According to EHS Today, the Bureau of Labor Statistics only started tracking worker deaths at oil refineries in 2011. Due to subpar recordkeeping practices by the federal government, it’s tough to tell how many people die at refineries each year.
Refinery workers face numerous safety challenges as they perform their duties each day. While oil is still the backbone of the US economy, thousands of refinery workers put their lives on the line each time they head to work. Are oil refineries as dangerous as they seem? In this guide, we’ll answer that question and others.
The Biggest Risks of Oil Refinery Jobs
During the process of oil refinement, crude oil is broken down into gasoline, petroleum, and oil-based products. The purification process is very dangerous, and while most positions require some level of human interaction, the dangers of working in a refinery shouldn’t be ignored. In the sections below, we’ll list some of the most common refinery risks that lead to the need for representation by an industrial accident attorney.
Explosions and Fires
For an oil-based product to be made from a crude oil base, hydrogen molecules must first be removed from that base. During the hydrogen extraction process, there’s an increased risk of explosion. Even the smallest spark can cause these extracted molecules to combust and catch fire.
Toxic Gas Exposure
As crude oil is broken down into various products, gases are released from the base product. The most common gases derived from crude oil include hydrogen, sulfur dioxide, and oxygen. If a worker isn’t wearing the right PPE (personal protective equipment), they might inhale these gases. With prolonged exposure to high gas levels, refinery workers may suffer from respiratory problems.
For crude to be refined into gasoline and other products, dangerous chemicals must be used. Prolonged exposure and the failure to wear the proper protective gear can cause serious damage to the skin and lungs, and it may also increase the risk of certain types of cancer.
For hydrogen molecules to be stripped from the crude oil base, refineries use coke (a coal product) to create heat. The base must be heated to 900 degrees Fahrenheit before the decomposition process begins.
This high heat poses severe risks to those working nearby, increasing the chances of deadly and disfiguring burns. Some of the most common reasons for burn injuries include being splashed with hot oil, touching the coker unit, or being near the oil when it combusts.

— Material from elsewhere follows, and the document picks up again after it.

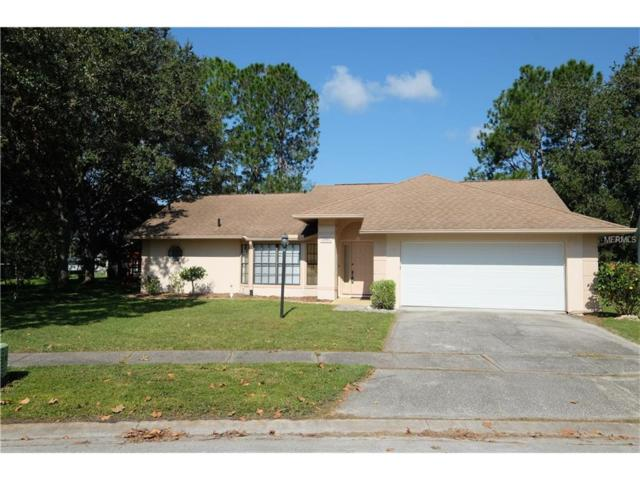 1901 Twisting Lane, Wesley Chapel, FL 33543 (MLS #T2904430) :: Team Bohannon Keller Williams, Tampa Properties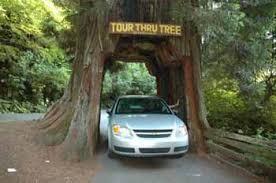 Chandelier Drive Through Tree Destination Drive Through Trees Oh Ranger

Determining Liability for a Refinery Accident
Under Texas law, refineries must carry workers’ compensation coverage that protects their employees from on-the-job injuries. However, contract workers aren’t always covered. Even if the person involved in the accident is an employee, a subcontractor, supplier, delivery driver, or manufacturer may be liable for their injuries.
In these cases, workers need the help of industrial accident lawyers to sue the at-fault party and recover the damages they need to recover from a refinery accident.
Understanding the Safety Risks of Oil Refinery Jobs
By learning about the dangers of oil refinery work, employees can better equip themselves to seek legal representation if they’ve been hurt on the job. With the right legal advice, it’s easier to get the compensation needed to move on after a refinery accident.